Gallant likes the way "the world comes to Athens." He's Canadian, brought south in the first instance by an academic parent. Kind of like Hugh Acheson, the James Beard Award-winning proprietor of the National and the 5&10 and frequent "Top Chef" judge. Gallant says, "I know the names of all my neighbors, but then I can walk onto campus and hear a clarinettist from Hong Kong or see work exhibited by an artist from the Venice Biennale. We have good meats, incredible taquerias, craft cocktails, and we've become the epicenter for organic agriculture in Georgia."

On a Saturday morning, I head out to Bishop Park to meet André at the Athens Farmers Market, where a lot of this organic agriculture is on display. Stalls tempt with gem-colored fruits and vegetables, artisanal bread, honey, handmade soaps, goat cheese, grass-fed beef, pastries and vegan, biodegradable dog-cleaning products made from essential oils, called "Shampoochie."

It's nearly the end of Georgia peach season (the South Carolina varieties hang on a little later) so I negotiate with an Oconee County grower for a box of voluptuously scented, fat, velvety fruit to haul back to my peach-loving mother in Tallahassee. One fruit down, more to go. We pause at a table piled with tomatoes in colors from yolk yellow to deep garnet, some the size of grapes, some the size of grapefruit: Travelers, Romas, Black Tulas, Georgia Streaks and rich burgundy-fleshed Cherokee Purples. André points at them: "You want some of those," he says.

That's for damn sure. I want a lot of those. But I settle for a couple of pounds. Plus some amethyst-colored eggplants, a couple of heads of aromatic elephant garlic and some deep magenta okra. I'm tempted by the armloads of sunflowers and dahlias, but figure getting the tomatoes back to North Florida in the vicious late August heat will be hard enough.

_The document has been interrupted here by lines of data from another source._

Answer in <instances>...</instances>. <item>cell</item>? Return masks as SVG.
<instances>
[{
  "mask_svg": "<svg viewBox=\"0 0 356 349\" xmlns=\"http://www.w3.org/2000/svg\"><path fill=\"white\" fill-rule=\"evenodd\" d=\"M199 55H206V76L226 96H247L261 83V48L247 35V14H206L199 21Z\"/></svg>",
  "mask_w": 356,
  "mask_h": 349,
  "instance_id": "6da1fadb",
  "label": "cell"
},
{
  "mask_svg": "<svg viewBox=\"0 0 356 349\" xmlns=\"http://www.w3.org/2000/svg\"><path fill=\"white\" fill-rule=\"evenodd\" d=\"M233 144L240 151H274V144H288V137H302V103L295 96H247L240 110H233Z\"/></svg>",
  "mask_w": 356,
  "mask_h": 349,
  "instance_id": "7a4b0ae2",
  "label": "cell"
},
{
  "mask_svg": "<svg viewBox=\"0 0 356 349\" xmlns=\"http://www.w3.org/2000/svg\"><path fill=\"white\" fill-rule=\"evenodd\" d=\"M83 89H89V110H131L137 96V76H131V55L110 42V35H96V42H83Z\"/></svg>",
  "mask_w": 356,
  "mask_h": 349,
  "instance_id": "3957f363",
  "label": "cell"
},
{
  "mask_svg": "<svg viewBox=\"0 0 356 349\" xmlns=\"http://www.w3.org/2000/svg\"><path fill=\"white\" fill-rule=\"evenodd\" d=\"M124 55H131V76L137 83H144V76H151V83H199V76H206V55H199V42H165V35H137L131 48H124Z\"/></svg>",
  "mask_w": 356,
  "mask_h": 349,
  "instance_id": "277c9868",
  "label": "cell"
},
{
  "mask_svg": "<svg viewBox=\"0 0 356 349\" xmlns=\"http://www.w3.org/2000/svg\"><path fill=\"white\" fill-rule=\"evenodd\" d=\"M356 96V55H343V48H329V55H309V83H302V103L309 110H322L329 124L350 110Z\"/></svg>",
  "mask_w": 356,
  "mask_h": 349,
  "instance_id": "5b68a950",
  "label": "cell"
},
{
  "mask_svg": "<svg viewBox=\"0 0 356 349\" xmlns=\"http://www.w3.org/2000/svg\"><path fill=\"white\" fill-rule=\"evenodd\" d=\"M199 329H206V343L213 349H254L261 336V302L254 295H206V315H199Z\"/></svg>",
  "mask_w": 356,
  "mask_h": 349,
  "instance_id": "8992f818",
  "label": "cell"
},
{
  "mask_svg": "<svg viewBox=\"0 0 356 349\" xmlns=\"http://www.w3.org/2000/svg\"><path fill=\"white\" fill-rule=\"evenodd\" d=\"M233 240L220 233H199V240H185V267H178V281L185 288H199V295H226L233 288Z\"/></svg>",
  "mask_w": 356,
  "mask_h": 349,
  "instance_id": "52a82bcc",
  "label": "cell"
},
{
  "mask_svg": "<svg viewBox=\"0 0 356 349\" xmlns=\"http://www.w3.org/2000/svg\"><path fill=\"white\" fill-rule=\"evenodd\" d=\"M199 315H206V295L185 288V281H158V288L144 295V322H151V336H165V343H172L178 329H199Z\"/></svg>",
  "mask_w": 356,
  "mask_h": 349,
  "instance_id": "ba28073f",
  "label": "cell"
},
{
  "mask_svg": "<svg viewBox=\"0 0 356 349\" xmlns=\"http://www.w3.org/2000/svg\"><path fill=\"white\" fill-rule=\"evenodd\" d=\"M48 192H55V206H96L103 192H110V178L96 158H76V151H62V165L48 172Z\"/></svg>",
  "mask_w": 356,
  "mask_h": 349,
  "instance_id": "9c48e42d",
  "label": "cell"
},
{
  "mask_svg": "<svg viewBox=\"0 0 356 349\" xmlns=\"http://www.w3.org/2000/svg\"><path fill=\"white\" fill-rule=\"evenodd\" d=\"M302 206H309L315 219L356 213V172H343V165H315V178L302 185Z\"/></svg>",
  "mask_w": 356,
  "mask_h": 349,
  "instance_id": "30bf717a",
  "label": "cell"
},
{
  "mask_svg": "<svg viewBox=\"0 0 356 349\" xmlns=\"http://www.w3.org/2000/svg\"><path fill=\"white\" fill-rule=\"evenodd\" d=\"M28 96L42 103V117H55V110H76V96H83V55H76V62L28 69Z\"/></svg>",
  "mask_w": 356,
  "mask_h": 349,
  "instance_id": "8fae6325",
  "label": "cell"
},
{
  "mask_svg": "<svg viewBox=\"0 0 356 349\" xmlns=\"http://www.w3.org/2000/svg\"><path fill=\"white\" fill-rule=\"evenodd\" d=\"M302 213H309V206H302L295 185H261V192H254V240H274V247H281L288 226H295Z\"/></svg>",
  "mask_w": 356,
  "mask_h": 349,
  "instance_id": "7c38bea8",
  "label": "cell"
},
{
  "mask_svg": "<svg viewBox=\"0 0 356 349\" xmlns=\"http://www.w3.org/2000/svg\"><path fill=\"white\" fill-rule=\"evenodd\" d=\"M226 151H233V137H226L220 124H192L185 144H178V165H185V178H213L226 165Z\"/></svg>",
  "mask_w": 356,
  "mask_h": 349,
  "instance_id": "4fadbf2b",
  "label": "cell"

But, as the great Georgian Scarlett O'Hara once said, I'll think about that tomorrow. I still want to visit the Tombs of the Ugas, the memorial area of Stanford Stadium where the English bulldogs who act as university mascots are laid to rest. And maybe get up with some of the writers at the Old Pal, a fine, dim establishment where André tends bar. He promises to make us good Manhattans and proper Pimm's cups and other cocktail delights. Just now, it's lunchtime and I have a momentous decision to make: smoked chicken at the White Tiger or tilapia tacos at Taqueria del Sol?

---

Roberts is the author of "Tribal: College Football and the Secret Heart of America."